WHAT YOU WILL DO >>
Show each line of the items below that contains the word "ground".

Dataset records >>
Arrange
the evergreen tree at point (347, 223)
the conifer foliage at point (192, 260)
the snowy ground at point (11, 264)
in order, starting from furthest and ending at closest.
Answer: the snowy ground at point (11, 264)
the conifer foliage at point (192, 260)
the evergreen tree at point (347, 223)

ANSWER TO THIS PROBLEM >>
the snowy ground at point (11, 264)
Answer: the snowy ground at point (11, 264)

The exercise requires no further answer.